Goal of the exercise >>
Please write out the listing exactly, leaving each picture out.

Data >>

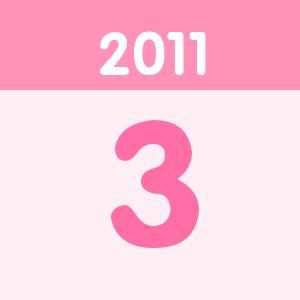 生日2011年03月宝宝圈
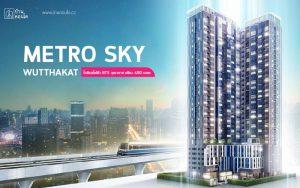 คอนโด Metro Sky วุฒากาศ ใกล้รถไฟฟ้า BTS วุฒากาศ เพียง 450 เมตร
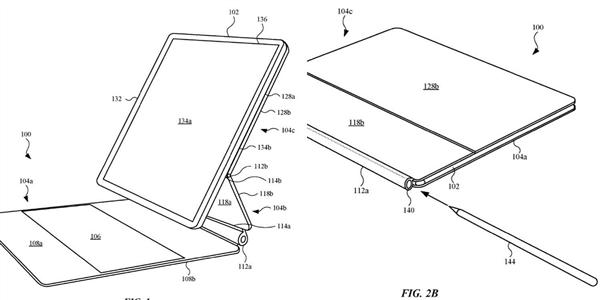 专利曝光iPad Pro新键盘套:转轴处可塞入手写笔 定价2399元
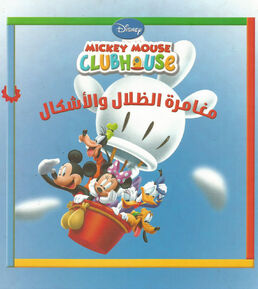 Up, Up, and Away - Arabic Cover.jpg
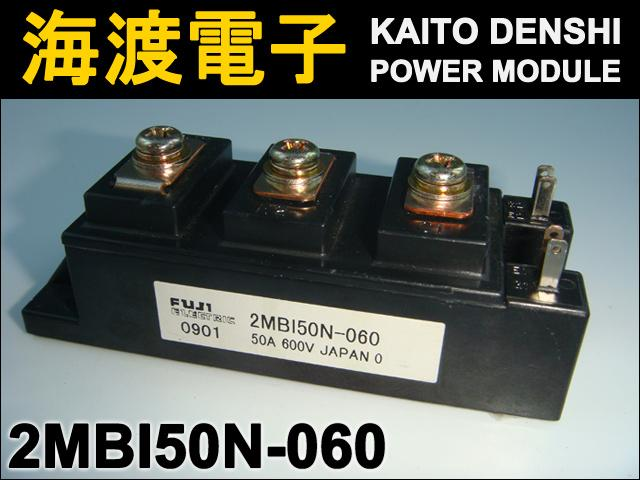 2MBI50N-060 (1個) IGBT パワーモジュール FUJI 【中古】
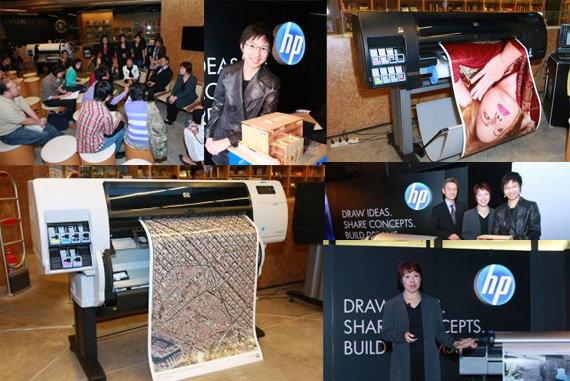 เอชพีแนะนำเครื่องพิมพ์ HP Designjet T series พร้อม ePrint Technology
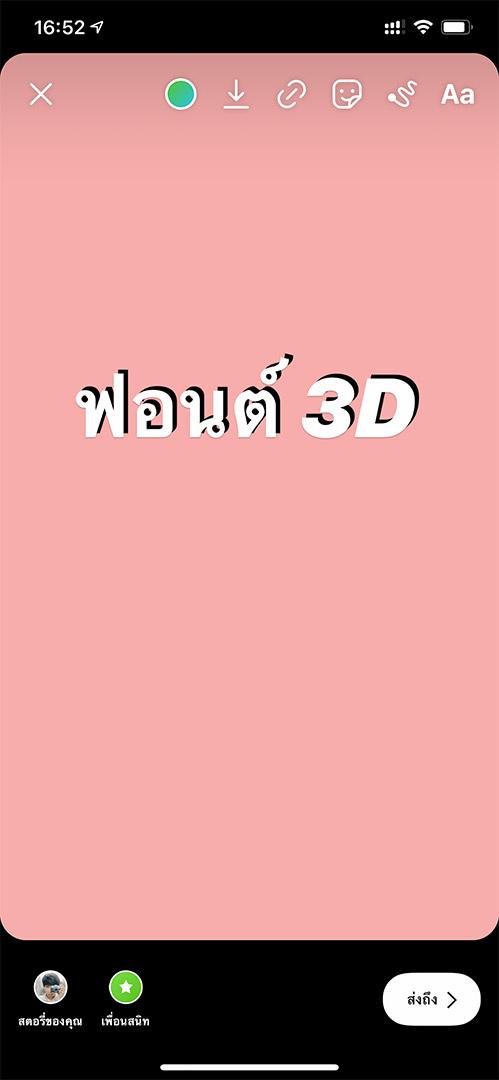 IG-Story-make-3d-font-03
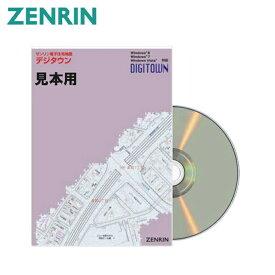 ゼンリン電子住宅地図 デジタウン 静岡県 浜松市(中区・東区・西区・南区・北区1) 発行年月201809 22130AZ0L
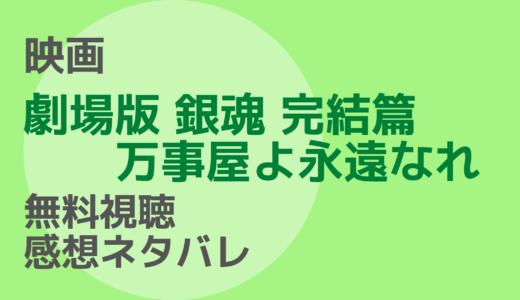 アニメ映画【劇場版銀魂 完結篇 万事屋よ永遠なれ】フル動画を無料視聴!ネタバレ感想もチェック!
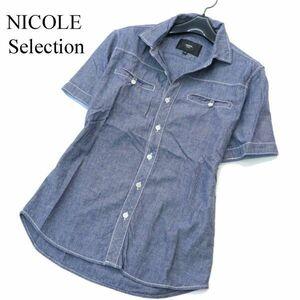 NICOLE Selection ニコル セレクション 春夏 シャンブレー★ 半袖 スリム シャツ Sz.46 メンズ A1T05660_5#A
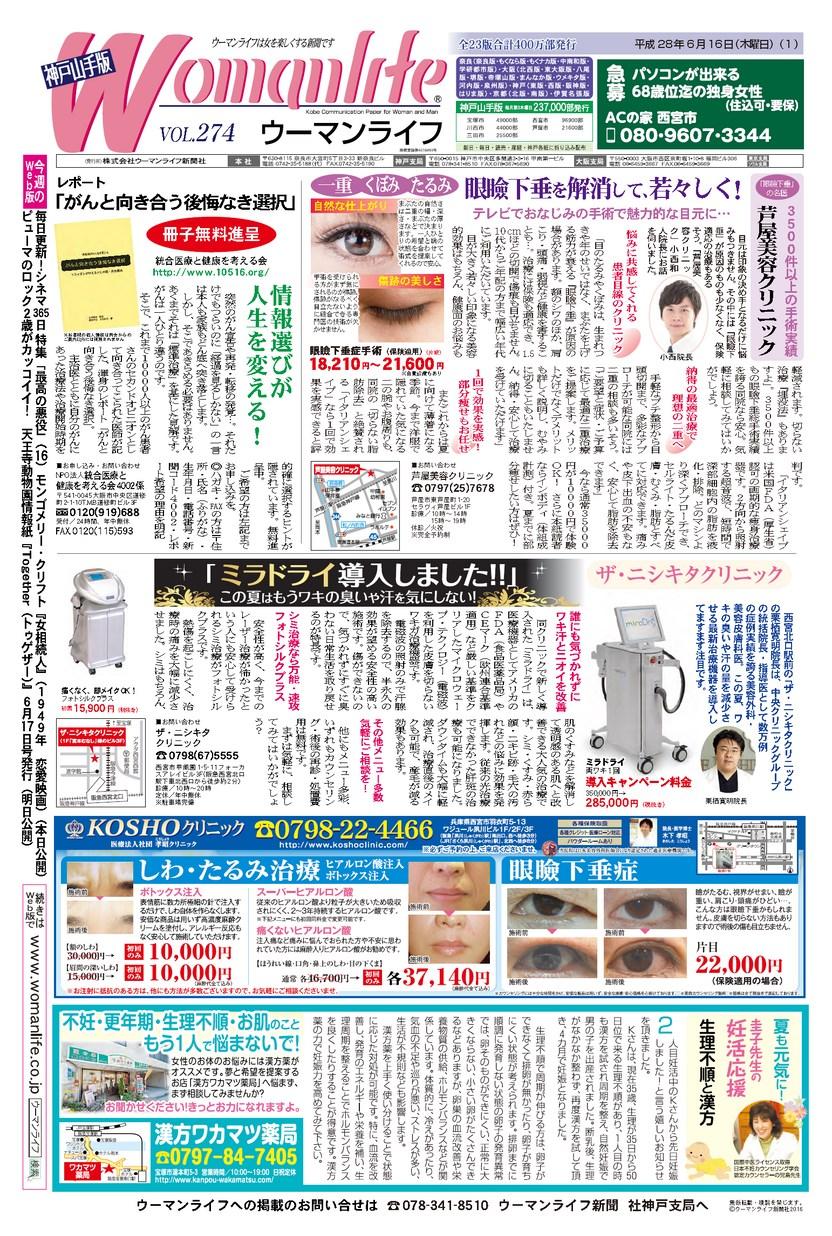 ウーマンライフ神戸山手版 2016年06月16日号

Written answer >>
 生日2011年03月宝宝圈
 คอนโด Metro Sky วุฒากาศ ใกล้รถไฟฟ้า BTS วุฒากาศ เพียง 450 เมตร
 专利曝光iPad Pro新键盘套:转轴处可塞入手写笔 定价2399元
 Up, Up, and Away - Arabic Cover.jpg
 2MBI50N-060 (1個) IGBT パワーモジュール FUJI 【中古】
 เอชพีแนะนำเครื่องพิมพ์ HP Designjet T series พร้อม ePrint Technology
 IG-Story-make-3d-font-03
 ゼンリン電子住宅地図 デジタウン 静岡県 浜松市(中区・東区・西区・南区・北区1) 発行年月201809 22130AZ0L
 アニメ映画【劇場版銀魂 完結篇 万事屋よ永遠なれ】フル動画を無料視聴!ネタバレ感想もチェック!
 NICOLE Selection ニコル セレクション 春夏 シャンブレー★ 半袖 スリム シャツ Sz.46 メンズ A1T05660_5#A
 ウーマンライフ神戸山手版 2016年06月16日号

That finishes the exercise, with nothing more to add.